▸ Consigne 1:
Répondez, s'il vous plaît, à ces questions sur le passage consacré à la loi Gayssot :
(a) Qui qualifiait l'article 24bis de « délit d'opinion au service des droits de l'homme » ?
(b) D'après la citation de Dominique SORDET, que fait la démocratie de ses adversaires ?
(c) Quelle référence a constitué une cible privilégiée des critiques ?
▸ Consigne 2:
Poursuivez le passage consacré à la loi Gayssot en reprenant juste après sa dernière phrase.

▸ Texte à lire:
□ □ □ □
1. La « loi Gayssot », une loi nécessaire

Chapitre IV. « Un délit d'opinion au service des droits de l'homme »

C'est chargés de ce passé que ces accusés demandent maintenant au Tribunal de décider qu'ils ne sont pas coupables d'avoir comploté, d'avoir projeté ou perpétré cette longue liste de crimes de guerre et d'injustices. Ils se tiennent devant les preuves de ce procès comme Gloucester taché de sang à côté de son roi frappé à mort. Il suppliait la veuve, comme ils vous supplient eux-mêmes : « Dites que je ne les ai pas tués. » Et la reine répondit : « Dites, alors, qu'ils n'ont pas été tués. Mais ils sont morts... » Si vous deviez dire de ces hommes qu'ils ne sont pas coupables, il serait aussi vrai de dire qu'il n'y a pas eu de guerre, qu'il n'y a pas eu de tués et qu'il n'y a pas eu de crimes.
Procureur Robert JACKSON 307
 
La démocratie est bonne fille : elle gave sa clientèle mais elle nourrit ses adversaires.
Dominique SORDET308

Olivier ROUMELIAN qualifiait l'article 24bis de « délit d'opinion au service des droits de l'homme »309. L'expression résume la nature de la controverse portant sur la confrontation entre la « loi GAYSSOT » et les droits fondamentaux - la notion même de « délit d'opinion » est fort mal considérée dans les démocraties libérales. Le fait est que le Droit français, comme d'ailleurs les Droits étrangers et international, acceptent cette idée que l'expression d'une opinion puisse être réprimée, du moins combattue, au nom des libertés et des droits fondamentaux.

Les nombreux reproches adressés à l'article 24bis témoignaient d'une inquiétude légitime, pour ne pas dire salutaire, puisqu'il s'est trouvé des individus attachés aux droits de l'homme et aux libertés fondamentales. Néanmoins, comme on le réalisera ultérieurement, le dossier de l'accusation était exagéré, la jurisprudence ayant dissipé nombre d'inquiétudes (I). La « loi GAYSSOT », outre de s'inscrire dans un contexte législatif français réprimant pénalement l'expression du racisme et responsabilisant les historiens, relève également d'une tendance internationale orientée vers la prohibition du négationnisme (II).  

IV-1 La « loi GAYSSOT », une loi nécessaire

Je sais que je serai pendu. Mais laissez-moi vous dire ceci : dans cinquante ans, l'on érigera des statues en mon honneur dans toute l'Allemagne.
Hermann GÖRING310

De nombreux contempteurs de la « loi GAYSSOT » avancent que le système législatif français pénalisant l'incitation à la haine raciale existant jusque là était suffisant, en quoi leur thèse s'avère pour le moins discutable (1). Autre reproche : l'instauration d'une « vérité d'Etat » par le biais d'une « voie de fait législative » qui romprait le système de séparation des pouvoirs entre branche législative et branche judiciaire. La référence au procès de Nuremberg a en effet constitué une cible privilégiée des critiques, pour des motifs variés. Ce faisant, elle apporte certaine garantie de précision de la loi pénale, conformément aux exigences du Conseil Constitutionnel (2).
□ □ □ □
▸ Enregistrements fournis:

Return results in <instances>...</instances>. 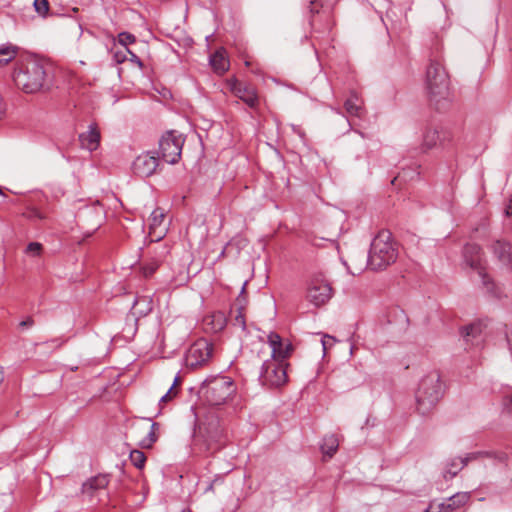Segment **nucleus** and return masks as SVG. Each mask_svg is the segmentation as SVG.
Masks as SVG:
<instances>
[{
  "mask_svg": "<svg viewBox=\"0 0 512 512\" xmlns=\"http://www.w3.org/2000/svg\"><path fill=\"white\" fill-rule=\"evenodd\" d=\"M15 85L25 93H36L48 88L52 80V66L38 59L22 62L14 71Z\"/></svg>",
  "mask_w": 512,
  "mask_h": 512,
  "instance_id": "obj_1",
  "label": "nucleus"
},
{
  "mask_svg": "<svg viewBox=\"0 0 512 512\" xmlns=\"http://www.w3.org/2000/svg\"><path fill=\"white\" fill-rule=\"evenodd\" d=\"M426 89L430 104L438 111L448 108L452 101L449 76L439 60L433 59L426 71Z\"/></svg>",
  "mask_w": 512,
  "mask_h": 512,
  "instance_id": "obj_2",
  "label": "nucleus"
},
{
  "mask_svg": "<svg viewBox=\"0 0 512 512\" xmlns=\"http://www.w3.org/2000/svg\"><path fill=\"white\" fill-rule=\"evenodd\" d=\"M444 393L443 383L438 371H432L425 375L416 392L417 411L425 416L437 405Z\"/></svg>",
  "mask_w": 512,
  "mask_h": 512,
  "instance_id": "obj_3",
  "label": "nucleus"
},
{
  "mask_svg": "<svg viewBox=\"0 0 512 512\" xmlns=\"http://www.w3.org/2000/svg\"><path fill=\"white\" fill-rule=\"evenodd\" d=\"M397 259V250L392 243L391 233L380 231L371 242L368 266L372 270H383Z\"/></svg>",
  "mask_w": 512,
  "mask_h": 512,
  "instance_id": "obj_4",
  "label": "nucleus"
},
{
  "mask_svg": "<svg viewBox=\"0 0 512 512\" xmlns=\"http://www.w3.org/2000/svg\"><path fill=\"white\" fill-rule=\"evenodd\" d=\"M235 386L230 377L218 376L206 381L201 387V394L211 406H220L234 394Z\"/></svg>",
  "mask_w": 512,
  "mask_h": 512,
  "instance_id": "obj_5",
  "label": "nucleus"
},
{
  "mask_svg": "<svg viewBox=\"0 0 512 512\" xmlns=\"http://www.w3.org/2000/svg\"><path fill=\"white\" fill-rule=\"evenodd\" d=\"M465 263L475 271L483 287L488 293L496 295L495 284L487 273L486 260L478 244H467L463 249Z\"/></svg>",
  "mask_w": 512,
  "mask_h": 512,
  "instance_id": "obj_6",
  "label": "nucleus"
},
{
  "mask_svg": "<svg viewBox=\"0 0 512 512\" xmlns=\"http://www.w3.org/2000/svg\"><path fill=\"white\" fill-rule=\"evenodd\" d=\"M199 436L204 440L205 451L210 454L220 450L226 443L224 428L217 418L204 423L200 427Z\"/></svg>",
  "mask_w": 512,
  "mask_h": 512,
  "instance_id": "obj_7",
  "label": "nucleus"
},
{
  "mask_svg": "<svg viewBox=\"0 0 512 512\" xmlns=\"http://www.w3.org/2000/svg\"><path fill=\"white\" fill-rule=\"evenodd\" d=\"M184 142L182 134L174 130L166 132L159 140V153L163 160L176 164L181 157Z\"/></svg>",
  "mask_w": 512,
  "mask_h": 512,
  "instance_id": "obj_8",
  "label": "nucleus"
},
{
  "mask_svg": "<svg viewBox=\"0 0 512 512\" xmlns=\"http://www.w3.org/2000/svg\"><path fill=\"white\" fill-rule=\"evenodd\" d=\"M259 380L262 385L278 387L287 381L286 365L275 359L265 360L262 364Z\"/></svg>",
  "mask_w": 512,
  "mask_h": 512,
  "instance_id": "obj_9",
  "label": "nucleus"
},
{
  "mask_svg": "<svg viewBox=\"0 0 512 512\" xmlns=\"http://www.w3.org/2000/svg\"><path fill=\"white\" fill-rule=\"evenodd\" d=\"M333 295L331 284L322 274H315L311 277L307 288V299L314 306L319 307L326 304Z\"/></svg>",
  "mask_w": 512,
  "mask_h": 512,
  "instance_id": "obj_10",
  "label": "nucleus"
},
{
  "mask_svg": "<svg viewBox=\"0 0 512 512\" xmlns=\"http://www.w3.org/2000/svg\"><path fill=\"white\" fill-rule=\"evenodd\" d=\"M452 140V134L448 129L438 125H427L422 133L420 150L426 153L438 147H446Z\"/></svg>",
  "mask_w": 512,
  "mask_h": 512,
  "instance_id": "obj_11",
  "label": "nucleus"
□ □ □ □
▸ Réponse rédigée 1:
(a) Olivier ROUMELIAN.
(b) Elle les nourrit.
(c) La référence au procès de Nuremberg.

▸ Réponse rédigée 2:
IV-1.1 Une loi renforçant la cohérence de l'appareil de répression antiraciste

L'article 24bis s'insère de manière cohérente dans le droit de la presse français, créant une présomption de dangerosité à l'encontre de l'expression du racisme et du négationnisme. « De même que crier "au feu" dans une salle bondée n'est pas puni comme mensonge, mais comme une action dangereuse, le négationnisme n'est pas incriminé en tant qu'expression d'une opinion mensongère, mais en tant que mensonge qui fait partie d'une campagne de propagande antisémite »311. Rappelons que la « loi GAYSSOT » s'intitule « loi tendant à réprimer tout acte raciste, antisémite ou xénophobe », que l'article 1er de son énoncé spécifie que « toute discrimination fondée sur l'appartenance à une ethnie, une nation, une race ou religion déterminée est interdite. L'Etat assure le respect de ce principe dans le cadre des lois en vigueur ». Les adversaires de l'article 24bis soutiennent alors que la législation antérieure suffisait à punir les publications négationnistes - « dès lors que, pour condamner l'antisémitisme et la xénophobie, nous disposons de la loi de 1972, en matière de recherche, répression égale régression », écrivait Madeleine REBERIOUX312. Même avis chez Pierre VIDAL-NAQUET, opposé à la « loi GAYSSOT » : « La loi de 1972 contre le racisme suffit amplement »313. Il n'est pas inintéressant de se pencher sur cet argument pour évaluer la constitutionnalité de l'article 24bis, puisqu'il n'est jamais exclu que le législateur envisage d'abroger cette incrimination - et que le Conseil Constitutionnel ait à prendre position sur cette loi. Une mesure d'abrogation, si elle était validée par le juge constitutionnel, pourrait signifier que la « loi GAYSSOT » était inconstitutionnelle ou bien que le système répressif antérieur était suffisant pour prohiber l'expression des « thèses négationnistes ». Le Conseil Constitutionnel n'admet guère, effectivement, que l'on porte atteinte aux garanties législatives de principes constitutionnels. L'article 24bis serait-il donc « superflu » ? Inutile ? Y répondre nous paraît nécessaire pour en juger de la constitutionnalité... L'excès de répression n'est pas protégé par la Constitution.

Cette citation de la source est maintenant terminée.